As for habitat, he's planting 30 acres of prairie plants far from the road to help out pollinators, and he's putting in an alfalfa field, which will provide forage for honeybees. "We're doing our part," Lanoue said.
Crops eat up acres
Some lawmakers say that, thanks to funding from the 2008 Legacy Amendment, the state is acquiring plenty of land for wildlife.
But that's not true in Minnesota's farm country. Row crops take up nearly 20 million acres in the three-quarters of the state where agriculture is dominant, compared to about 1.7 million acres of undisturbed grasslands, according to a DNR estimate.

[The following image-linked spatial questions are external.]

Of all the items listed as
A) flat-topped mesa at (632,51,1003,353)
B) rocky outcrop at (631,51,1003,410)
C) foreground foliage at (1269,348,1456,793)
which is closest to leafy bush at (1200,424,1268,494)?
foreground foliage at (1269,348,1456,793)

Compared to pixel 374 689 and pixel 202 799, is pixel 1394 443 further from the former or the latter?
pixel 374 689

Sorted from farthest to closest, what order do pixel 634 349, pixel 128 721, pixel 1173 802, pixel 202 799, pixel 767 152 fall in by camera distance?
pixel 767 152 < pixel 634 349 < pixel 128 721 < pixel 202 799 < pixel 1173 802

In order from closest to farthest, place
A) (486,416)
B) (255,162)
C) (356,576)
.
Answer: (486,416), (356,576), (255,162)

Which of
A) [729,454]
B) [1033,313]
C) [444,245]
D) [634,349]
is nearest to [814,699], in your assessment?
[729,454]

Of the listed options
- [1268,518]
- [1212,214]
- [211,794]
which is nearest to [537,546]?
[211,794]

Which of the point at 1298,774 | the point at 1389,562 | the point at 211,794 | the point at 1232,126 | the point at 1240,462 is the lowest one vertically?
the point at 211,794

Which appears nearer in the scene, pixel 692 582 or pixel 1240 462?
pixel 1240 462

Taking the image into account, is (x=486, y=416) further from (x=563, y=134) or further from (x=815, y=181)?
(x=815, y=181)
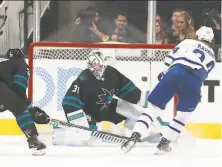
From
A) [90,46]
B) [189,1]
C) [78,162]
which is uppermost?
[189,1]

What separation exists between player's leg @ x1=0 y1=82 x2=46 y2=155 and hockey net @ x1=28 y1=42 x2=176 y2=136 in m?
0.94

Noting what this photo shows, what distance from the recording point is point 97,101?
4.10 metres

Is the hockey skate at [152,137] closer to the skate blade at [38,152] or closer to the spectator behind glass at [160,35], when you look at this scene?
the skate blade at [38,152]

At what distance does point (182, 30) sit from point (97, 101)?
134 centimetres

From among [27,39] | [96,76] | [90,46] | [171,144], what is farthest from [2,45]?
[171,144]

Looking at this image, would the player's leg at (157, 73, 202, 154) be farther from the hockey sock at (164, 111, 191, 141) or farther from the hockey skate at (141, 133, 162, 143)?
the hockey skate at (141, 133, 162, 143)

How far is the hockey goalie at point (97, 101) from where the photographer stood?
4004mm

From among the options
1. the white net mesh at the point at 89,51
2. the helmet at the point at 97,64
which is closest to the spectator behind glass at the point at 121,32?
the white net mesh at the point at 89,51

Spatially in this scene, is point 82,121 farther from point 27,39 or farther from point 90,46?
point 27,39

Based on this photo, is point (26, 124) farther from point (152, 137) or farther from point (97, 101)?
point (152, 137)

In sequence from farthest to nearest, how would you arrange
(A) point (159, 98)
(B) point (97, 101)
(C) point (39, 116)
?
(B) point (97, 101), (C) point (39, 116), (A) point (159, 98)

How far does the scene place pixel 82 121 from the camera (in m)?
4.01

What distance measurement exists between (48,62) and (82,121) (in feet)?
2.62

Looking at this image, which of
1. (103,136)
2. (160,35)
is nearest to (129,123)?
(103,136)
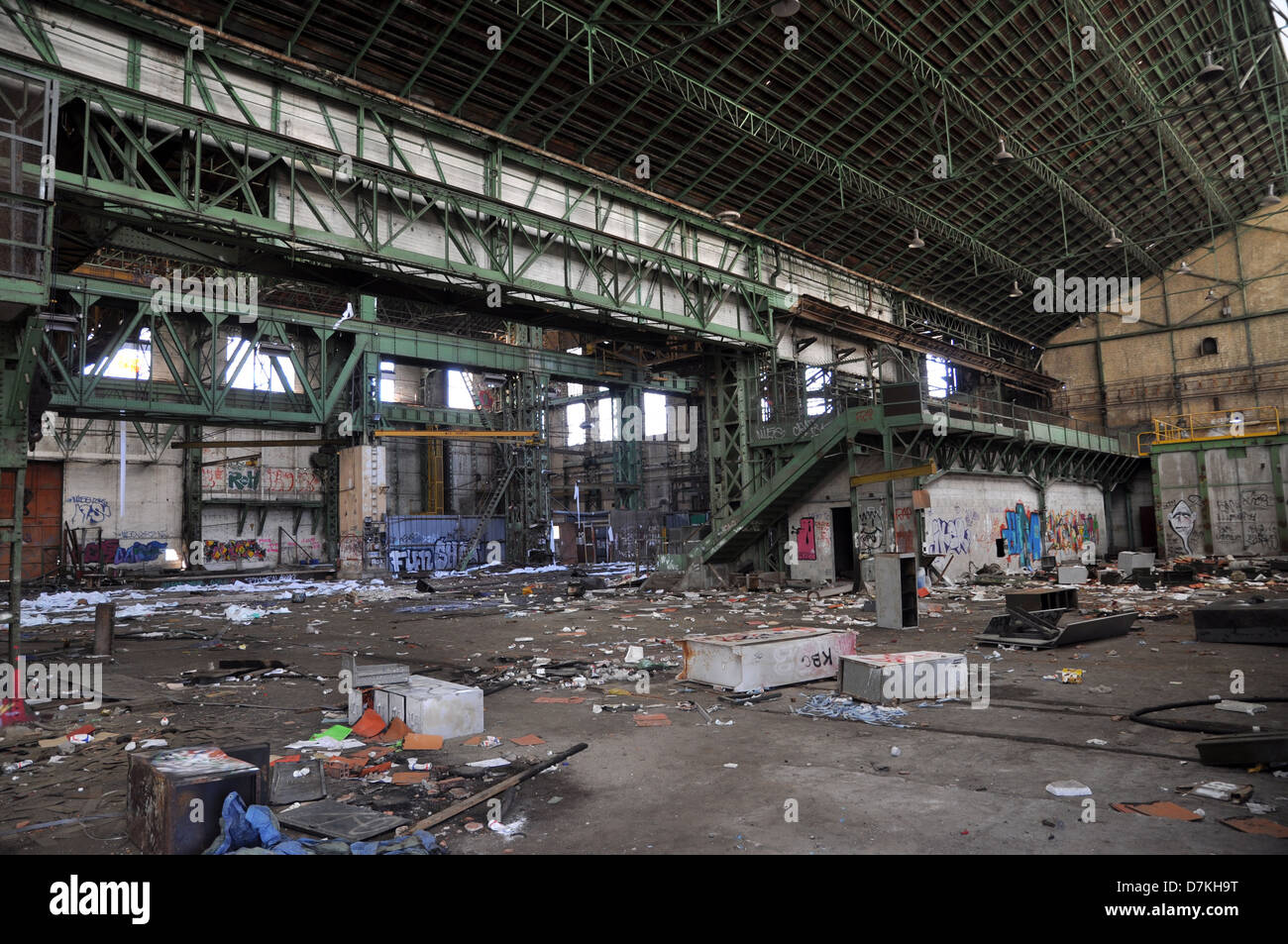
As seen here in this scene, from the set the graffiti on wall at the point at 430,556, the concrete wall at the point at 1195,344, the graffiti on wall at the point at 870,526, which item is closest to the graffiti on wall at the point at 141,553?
the graffiti on wall at the point at 430,556

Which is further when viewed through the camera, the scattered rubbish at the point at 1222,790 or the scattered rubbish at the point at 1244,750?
the scattered rubbish at the point at 1244,750

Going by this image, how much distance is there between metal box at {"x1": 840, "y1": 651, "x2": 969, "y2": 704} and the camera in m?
7.33

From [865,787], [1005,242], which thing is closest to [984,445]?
[1005,242]

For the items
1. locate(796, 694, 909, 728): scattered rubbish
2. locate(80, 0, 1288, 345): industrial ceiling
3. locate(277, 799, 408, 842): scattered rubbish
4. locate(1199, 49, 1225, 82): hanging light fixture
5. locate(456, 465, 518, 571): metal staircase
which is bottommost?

In fact, row crops make up 95 percent of the land in some counties, leaving roadsides as one of the few places left for insects and other wildlife.
"We continue to lose prairies and pastures and hayfields," said Greg Hoch, prairie habitat team supervisor for the Department of Natural Resources. "So anything out there is going to be beneficial."
Just as critically, in a fragmented landscape, roadsides provide badly needed connections for animals and insects to move from one place to another and for plants to pollinate, said wildlife experts.
It helps those that need to migrate, and it provides genetic diversity among species, said Tina Markeson, vegetation supervisor for MnDOT.
For now, however, legislation is well on its way in both the House and Senate, and it seems likely that the farmers will retain freedom to mow along state roads.
After all, as Peterson of the Farmers Union said, "this is their forage."